## WORK TO COMPLETE
An exact reproduction of the lines from the one with "family: Procyonidae" to the end of the data below is required. No other lines may be included.

--- AVAILABLE DATA Enclosed Below ---

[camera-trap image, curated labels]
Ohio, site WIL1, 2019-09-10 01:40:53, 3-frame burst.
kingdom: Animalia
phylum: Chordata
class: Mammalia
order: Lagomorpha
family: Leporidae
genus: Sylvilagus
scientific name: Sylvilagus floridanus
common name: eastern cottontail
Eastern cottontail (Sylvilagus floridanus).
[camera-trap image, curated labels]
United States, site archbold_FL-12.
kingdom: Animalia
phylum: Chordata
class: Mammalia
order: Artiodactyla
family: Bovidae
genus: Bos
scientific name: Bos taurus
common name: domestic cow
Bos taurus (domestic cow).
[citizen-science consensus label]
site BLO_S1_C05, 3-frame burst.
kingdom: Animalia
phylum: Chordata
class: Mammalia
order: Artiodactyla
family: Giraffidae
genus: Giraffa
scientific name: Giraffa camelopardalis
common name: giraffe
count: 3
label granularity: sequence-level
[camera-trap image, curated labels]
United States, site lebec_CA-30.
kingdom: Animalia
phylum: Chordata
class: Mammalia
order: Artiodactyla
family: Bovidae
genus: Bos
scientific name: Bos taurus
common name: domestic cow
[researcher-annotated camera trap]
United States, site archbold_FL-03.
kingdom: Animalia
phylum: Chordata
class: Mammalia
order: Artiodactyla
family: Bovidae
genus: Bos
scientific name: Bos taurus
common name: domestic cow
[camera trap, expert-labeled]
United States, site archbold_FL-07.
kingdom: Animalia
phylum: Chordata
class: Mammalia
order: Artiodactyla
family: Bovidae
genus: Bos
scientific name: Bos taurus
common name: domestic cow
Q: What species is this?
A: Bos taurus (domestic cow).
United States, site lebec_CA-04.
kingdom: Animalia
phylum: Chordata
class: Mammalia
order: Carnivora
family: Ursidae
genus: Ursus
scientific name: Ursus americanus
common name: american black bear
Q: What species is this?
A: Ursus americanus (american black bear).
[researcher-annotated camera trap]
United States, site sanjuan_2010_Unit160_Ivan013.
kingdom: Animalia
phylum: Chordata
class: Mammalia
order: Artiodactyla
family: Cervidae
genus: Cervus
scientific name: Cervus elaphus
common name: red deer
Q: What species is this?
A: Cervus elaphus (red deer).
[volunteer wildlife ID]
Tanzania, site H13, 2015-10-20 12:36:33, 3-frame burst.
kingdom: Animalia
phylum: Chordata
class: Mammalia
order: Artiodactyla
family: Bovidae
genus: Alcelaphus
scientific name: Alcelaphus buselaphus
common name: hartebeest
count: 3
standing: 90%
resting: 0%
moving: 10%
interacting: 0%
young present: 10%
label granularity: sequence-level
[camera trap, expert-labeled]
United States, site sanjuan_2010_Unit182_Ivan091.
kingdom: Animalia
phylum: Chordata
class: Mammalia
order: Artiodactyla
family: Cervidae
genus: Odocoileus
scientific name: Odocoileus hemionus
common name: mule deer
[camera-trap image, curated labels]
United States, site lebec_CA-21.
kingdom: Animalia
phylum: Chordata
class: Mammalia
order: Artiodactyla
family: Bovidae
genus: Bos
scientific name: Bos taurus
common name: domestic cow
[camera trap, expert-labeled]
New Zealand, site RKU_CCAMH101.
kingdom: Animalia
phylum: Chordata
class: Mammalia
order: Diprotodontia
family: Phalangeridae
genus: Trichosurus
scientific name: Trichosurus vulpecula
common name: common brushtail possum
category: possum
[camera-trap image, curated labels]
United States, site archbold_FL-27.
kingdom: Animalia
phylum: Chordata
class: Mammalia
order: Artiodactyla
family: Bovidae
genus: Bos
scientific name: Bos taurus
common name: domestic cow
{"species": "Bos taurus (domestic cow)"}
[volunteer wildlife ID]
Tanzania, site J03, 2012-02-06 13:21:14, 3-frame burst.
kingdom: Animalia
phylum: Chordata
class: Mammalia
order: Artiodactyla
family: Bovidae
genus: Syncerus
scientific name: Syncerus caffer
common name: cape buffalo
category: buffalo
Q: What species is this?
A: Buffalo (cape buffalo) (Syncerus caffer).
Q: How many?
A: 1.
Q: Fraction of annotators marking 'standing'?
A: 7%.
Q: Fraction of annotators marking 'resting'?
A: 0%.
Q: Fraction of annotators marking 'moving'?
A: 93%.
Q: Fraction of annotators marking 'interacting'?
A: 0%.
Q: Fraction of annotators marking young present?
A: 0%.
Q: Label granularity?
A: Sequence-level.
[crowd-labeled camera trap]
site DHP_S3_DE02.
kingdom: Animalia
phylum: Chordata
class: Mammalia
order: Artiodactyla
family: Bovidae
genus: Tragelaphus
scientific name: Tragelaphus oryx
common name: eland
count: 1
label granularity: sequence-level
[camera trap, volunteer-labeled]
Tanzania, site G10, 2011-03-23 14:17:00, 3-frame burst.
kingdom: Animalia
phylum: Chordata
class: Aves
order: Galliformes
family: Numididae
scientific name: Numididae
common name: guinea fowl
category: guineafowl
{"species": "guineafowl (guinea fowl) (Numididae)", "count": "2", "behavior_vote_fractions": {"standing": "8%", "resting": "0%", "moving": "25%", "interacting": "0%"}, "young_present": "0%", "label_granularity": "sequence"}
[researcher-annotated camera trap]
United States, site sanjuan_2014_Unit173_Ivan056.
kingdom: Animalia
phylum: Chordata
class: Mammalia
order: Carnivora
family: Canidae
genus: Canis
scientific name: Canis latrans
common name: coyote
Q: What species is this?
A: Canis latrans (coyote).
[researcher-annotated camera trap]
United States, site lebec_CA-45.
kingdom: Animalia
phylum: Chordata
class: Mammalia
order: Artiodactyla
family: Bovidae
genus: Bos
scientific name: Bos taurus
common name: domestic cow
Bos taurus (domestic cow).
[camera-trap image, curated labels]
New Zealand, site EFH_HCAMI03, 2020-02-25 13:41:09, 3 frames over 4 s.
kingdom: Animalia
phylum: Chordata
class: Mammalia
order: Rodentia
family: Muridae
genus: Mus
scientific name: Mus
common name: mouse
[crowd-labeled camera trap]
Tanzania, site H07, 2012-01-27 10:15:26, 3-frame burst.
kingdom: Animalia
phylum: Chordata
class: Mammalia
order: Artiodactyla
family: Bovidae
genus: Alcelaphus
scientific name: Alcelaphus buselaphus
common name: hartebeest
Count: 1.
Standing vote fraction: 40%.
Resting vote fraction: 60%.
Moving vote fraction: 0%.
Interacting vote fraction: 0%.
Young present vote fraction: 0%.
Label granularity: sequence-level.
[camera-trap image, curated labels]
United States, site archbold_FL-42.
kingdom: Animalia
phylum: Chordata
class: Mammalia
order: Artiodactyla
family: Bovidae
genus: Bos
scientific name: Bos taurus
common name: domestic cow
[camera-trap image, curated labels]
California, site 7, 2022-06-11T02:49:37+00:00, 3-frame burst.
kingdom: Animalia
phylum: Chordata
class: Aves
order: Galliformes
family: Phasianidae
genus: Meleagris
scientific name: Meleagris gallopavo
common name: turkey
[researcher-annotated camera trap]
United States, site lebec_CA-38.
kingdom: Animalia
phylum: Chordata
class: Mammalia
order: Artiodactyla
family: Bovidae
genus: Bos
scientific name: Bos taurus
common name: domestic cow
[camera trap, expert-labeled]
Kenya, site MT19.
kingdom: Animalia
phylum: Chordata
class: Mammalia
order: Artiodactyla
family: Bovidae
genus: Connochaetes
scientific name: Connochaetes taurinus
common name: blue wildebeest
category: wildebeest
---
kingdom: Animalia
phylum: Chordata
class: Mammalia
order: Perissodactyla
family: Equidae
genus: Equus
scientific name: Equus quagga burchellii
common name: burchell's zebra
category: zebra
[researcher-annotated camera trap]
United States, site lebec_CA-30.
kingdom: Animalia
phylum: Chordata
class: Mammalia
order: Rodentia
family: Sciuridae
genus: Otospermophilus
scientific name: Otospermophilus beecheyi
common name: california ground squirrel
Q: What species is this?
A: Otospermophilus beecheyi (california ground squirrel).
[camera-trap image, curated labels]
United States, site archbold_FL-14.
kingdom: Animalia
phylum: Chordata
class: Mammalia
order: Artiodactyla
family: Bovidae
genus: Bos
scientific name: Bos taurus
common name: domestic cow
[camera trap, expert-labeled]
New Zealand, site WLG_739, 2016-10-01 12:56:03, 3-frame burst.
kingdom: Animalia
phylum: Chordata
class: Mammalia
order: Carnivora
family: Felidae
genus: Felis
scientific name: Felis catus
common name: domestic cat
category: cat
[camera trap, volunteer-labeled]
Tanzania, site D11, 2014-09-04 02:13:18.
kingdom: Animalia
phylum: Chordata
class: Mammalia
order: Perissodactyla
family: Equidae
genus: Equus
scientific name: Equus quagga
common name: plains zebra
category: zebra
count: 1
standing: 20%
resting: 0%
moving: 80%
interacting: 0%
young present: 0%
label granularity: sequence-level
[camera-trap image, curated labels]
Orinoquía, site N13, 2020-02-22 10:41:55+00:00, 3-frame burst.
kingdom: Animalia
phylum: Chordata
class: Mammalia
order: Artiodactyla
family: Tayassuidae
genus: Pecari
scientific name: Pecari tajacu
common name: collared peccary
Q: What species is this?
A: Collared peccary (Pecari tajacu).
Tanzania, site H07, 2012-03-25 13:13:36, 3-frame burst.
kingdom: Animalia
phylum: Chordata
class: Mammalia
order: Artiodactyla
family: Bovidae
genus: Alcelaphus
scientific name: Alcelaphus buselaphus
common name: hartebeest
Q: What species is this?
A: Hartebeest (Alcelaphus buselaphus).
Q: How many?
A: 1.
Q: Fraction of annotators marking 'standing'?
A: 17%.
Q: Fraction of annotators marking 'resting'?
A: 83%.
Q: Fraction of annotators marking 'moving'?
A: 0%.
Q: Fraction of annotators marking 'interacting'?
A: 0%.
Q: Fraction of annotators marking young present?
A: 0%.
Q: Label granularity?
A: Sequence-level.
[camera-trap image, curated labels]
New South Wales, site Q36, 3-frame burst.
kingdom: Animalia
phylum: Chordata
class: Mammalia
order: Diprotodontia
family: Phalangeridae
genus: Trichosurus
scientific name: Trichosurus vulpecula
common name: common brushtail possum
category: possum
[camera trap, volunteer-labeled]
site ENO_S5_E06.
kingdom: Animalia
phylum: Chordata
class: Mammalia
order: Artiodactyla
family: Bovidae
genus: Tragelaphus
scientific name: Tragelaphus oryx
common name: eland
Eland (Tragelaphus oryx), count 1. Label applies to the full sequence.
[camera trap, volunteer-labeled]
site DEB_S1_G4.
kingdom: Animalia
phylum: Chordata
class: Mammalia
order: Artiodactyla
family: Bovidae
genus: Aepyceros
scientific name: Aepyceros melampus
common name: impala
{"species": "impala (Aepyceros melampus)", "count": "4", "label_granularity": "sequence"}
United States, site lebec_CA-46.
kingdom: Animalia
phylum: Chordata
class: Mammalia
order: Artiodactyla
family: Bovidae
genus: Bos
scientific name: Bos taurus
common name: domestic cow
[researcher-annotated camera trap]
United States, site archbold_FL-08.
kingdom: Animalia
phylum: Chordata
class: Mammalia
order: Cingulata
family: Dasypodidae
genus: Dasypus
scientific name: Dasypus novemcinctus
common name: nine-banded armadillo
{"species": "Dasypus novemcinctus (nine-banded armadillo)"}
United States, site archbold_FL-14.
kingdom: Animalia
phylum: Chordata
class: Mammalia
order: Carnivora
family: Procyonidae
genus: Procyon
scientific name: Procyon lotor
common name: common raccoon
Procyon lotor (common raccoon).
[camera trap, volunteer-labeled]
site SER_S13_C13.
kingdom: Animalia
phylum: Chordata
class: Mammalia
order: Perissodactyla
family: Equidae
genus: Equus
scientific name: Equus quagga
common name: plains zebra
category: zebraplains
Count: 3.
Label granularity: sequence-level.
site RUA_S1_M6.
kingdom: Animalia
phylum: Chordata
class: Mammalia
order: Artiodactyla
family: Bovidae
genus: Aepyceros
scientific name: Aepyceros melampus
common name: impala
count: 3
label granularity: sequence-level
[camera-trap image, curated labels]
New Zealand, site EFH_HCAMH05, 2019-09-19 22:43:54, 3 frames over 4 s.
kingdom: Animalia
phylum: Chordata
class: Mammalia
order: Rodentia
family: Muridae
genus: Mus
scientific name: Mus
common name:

--- End of Enclosed AVAILABLE DATA ---

## RESULT OF THIS TASK
family: Procyonidae
genus: Procyon
scientific name: Procyon lotor
common name: common raccoon
Procyon lotor (common raccoon).
[camera trap, volunteer-labeled]
site SER_S13_C13.
kingdom: Animalia
phylum: Chordata
class: Mammalia
order: Perissodactyla
family: Equidae
genus: Equus
scientific name: Equus quagga
common name: plains zebra
category: zebraplains
Count: 3.
Label granularity: sequence-level.
site RUA_S1_M6.
kingdom: Animalia
phylum: Chordata
class: Mammalia
order: Artiodactyla
family: Bovidae
genus: Aepyceros
scientific name: Aepyceros melampus
common name: impala
count: 3
label granularity: sequence-level
[camera-trap image, curated labels]
New Zealand, site EFH_HCAMH05, 2019-09-19 22:43:54, 3 frames over 4 s.
kingdom: Animalia
phylum: Chordata
class: Mammalia
order: Rodentia
family: Muridae
genus: Mus
scientific name: Mus
common name:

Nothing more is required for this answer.